Un altro motivo della facile diffusione del falso giornalistico è la cialtroneria con cui alcuni scrivono copiando e incollando dagli articoli dei colleghi di altre testate, senza verificare direttamente le fonti. Tutto, infatti, è cominciato con un articolo del Corriere della Sera, a cui gli altri giornali si sono accodati ciecamente. Si è scomodato anche Salvini. Ho letto diversi commenti violenti ad alcune sue dichiarazioni che mi insultavano e invocavano il mio licenziamento.
Di fronte alla smentita della classe che negava l’esistenza del fantomatico tema discriminatorio, la fabbrica del falso non si è fermata. Alcuni quotidiani hanno dato notizia di una dichiarazione sottoscritta da ventuno ex studenti ebrei del liceo che chiedeva alla dirigente di rimuovermi dall’incarico. Non ho mai conosciuto questi studenti, i quali, evidentemente, per motivi a me ignoti, hanno prestato il loro nome per questa squallida operazione. Invece, gli studenti e le studentesse che mi conoscono, quelli delle mie classi, hanno rilasciato spontaneamente dichiarazioni di solidarietà nei miei confronti contro questi attacchi meschini e infondati.
Come hanno reagito gli studenti e i colleghi?
Vari genitori e docenti si sono mostrati solidali. Come dicevo, tutte le mie classi hanno solidarizzato attraverso lettere inviate alla dirigente. Vari studenti e studentesse di altre classi hanno partecipato a sit-in davanti il liceo esprimendo solidarietà nei miei confronti e protestando contro gli attacchi alla libertà d’insegnamento e in sostegno del popolo palestinese. Alunni e alunne di altre scuole hanno protestato davanti ai locali del Corriere della Sera per denunciare la criminalizzazione dei docenti che aprono il dibattito sulla Palestina e per solidarizzare con me.
Quale logica si cela, secondo lei, dietro questi attacchi?

━━━━━━━━━━

Quale altro motivo della facile diffusione del falso giornalistico indica il brano dell'esercizio? Spiegalo in una, due o tre frasi.

--- DATI FORNITI ---
━━━━━━━━━━

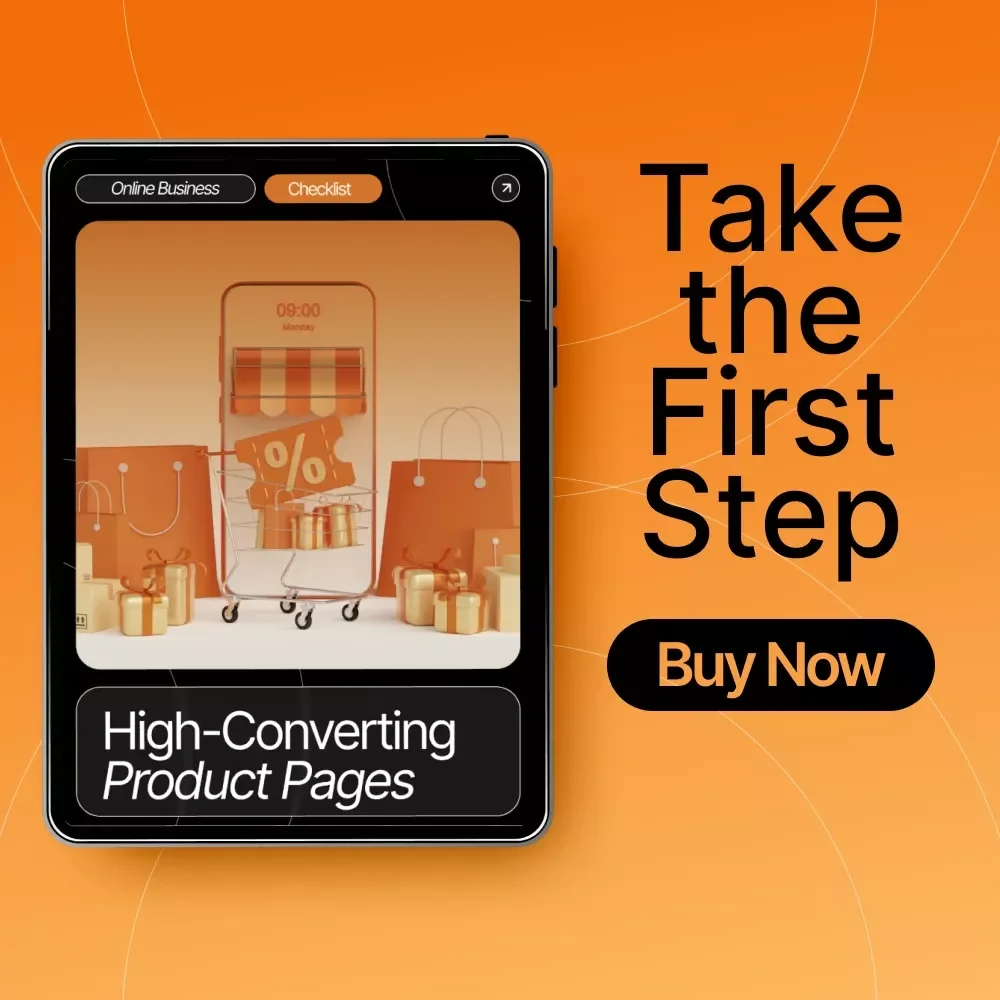 High-Converting Product Pages | Step-by-Step Checklist with Product Page Tips for Beginners | Digital Download for Online Sellers and Small Business Owners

━━━━━━━━━━

--- RISPOSTA SCRITTA ---
Il motivo è la cialtroneria di alcuni giornalisti, che scrivono copiando e incollando dagli articoli dei colleghi di altre testate senza verificare direttamente le fonti. Tutto è cominciato con un articolo del Corriere della Sera, a cui gli altri giornali si sono accodati ciecamente.